─── Extrait du texte ───

La réassurance, l’assurance des assureurs
De même qu’un individu cherche à protéger son patrimoine et ses proches contre toutes sortes d’aléas, une entreprise d’assurance doit également mesurer et limiter l’exposition de ses fonds propresafin de faire face à ses engagements. Pour ce faire, elle doit elle-même s’assurer. C’est ce qu’on appelle la réassurance.
Réassurance : définition
La réassurance, c’est « l’assurance des assureurs ». C’est une opération par laquelle un assureur se fait lui-même assurer pour tout ou partie des risques qu’il prend en charge. Elle permet ainsi aux entreprises d’assurance de garantir des risques supérieurs au niveau que leurs seuls fonds propres autoriseraient.
Cette opération est formalisée par un traité de réassurance conclu entre le réassureur et l’assureur, que l’on nomme « la cédante». Un assureur peut faire appel à plusieurs réassureurs. La grande différence avec la coassurance, c’est que les assurés ne connaissent pas le ou les réassureurs de leur entreprise d’assurance. Leur relation contractuelle se limite ainsi à leur assureur et ils ne peuvent faire aucun recours contre le réassureur. Une autre différence importante est que la réassurance s’effectue sur un ensemble de contrats (portefeuille automobile par exemple) et non pas sur un seul risque.
Cette opération est devenue primordiale avec la multiplication des grandes catastrophes naturelles depuis 20 ans. En effet, celles-ci peuvent mettre à mal les compagnies d’assurances. De plus, la directive Solvabilité 2 impose un contrôle des capacités financières des compagnies d’assurance. L’ACPR exerce en effet un contrôle permanent et approfondi des états comptables et prudentiels transmis par les organismes d’assurance. Cela se traduit l’examen de rapports de contrôle interne, de solvabilité et de réassurance.
Ainsi, celles-ci doivent chaque année estimer les risques auxquels elles s’exposent. Notamment selon quelle fréquence et quelle probabilité ces risques surviennent. Une fois ce travail effectué, elles peuvent alors mieux évaluer leurs besoins de réassurance. Il ressort que plus une société est petite, plus elle doit faire appel à la réassurance.
La réassurance : Pourquoi faire ?

─── Entrées affichées ───

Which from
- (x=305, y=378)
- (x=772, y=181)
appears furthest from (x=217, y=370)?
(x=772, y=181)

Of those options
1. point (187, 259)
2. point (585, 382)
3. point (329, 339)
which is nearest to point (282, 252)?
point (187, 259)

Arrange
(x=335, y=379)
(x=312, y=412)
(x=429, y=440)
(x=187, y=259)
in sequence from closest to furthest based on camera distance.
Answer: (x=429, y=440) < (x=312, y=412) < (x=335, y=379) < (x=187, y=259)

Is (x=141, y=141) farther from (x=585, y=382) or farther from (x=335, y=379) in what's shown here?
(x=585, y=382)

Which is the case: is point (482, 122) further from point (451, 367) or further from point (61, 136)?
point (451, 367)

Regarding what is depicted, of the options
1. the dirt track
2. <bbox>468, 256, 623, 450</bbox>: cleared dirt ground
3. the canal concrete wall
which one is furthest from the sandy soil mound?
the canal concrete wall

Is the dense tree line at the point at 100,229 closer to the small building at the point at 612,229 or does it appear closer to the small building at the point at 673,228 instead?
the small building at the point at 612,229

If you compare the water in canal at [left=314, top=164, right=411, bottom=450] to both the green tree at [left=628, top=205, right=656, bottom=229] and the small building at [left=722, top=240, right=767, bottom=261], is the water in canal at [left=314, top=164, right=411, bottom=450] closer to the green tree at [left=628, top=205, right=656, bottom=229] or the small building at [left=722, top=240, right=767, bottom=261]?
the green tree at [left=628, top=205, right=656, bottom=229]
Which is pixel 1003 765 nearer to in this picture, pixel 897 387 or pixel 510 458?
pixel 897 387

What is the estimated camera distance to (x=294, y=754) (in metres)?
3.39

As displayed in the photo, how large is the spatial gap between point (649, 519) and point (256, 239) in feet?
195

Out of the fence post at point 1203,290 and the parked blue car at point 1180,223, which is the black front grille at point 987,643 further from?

───

__À faire__.
(1) Reproduisez à l'identique le passage du texte sur la réassurance qui s'ouvre sur les mots contenant « Ainsi, celles-ci doivent » et se clôt sur « à la réassurance. ».
(2) Reprenez le texte sur la réassurance là où il s'interrompt et poursuivez-le.

__Réponses__.
(1)
Ainsi, celles-ci doivent chaque année estimer les risques auxquels elles s’exposent. Notamment selon quelle fréquence et quelle probabilité ces risques surviennent. Une fois ce travail effectué, elles peuvent alors mieux évaluer leurs besoins de réassurance. Il ressort que plus une société est petite, plus elle doit faire appel à la réassurance.

(2)
L’assurance est un pilier de l’économie. Dans le même temps, qui dit assurance dit sécurité et garantie. La réassurance permet donc, à bien des égards, de sécuriser ce marché. En effet, celle-ci permet aux compagnies d’assurance de :
- Moins exposer leurs fonds propres. Le report de risque sur une compagnie d’assurance « secondaire » permet de mieux réponde aux exigences de solvabilité ;
- Mieux réguler leurs résultats et d’être moins atteintes par d’éventuels risques de masse dont l’intensité serait démesurée. Ces risques qui seraient couteux à assumer seul le seront nécessairement moins avec la compagnie de réassurance mise à contribution.
- Préserver sa capacité disponible. En effet, la mutualisation des risques à très grande échelle par les compagnies de réassurance permettent de développer le portefeuille sans craindre la mise à mal de son rapport sinistre sur prime.
L’opération de réassurance s’inscrit dans un cadre qui est désormais international et justifie la confortation de la supervision à cet échelon.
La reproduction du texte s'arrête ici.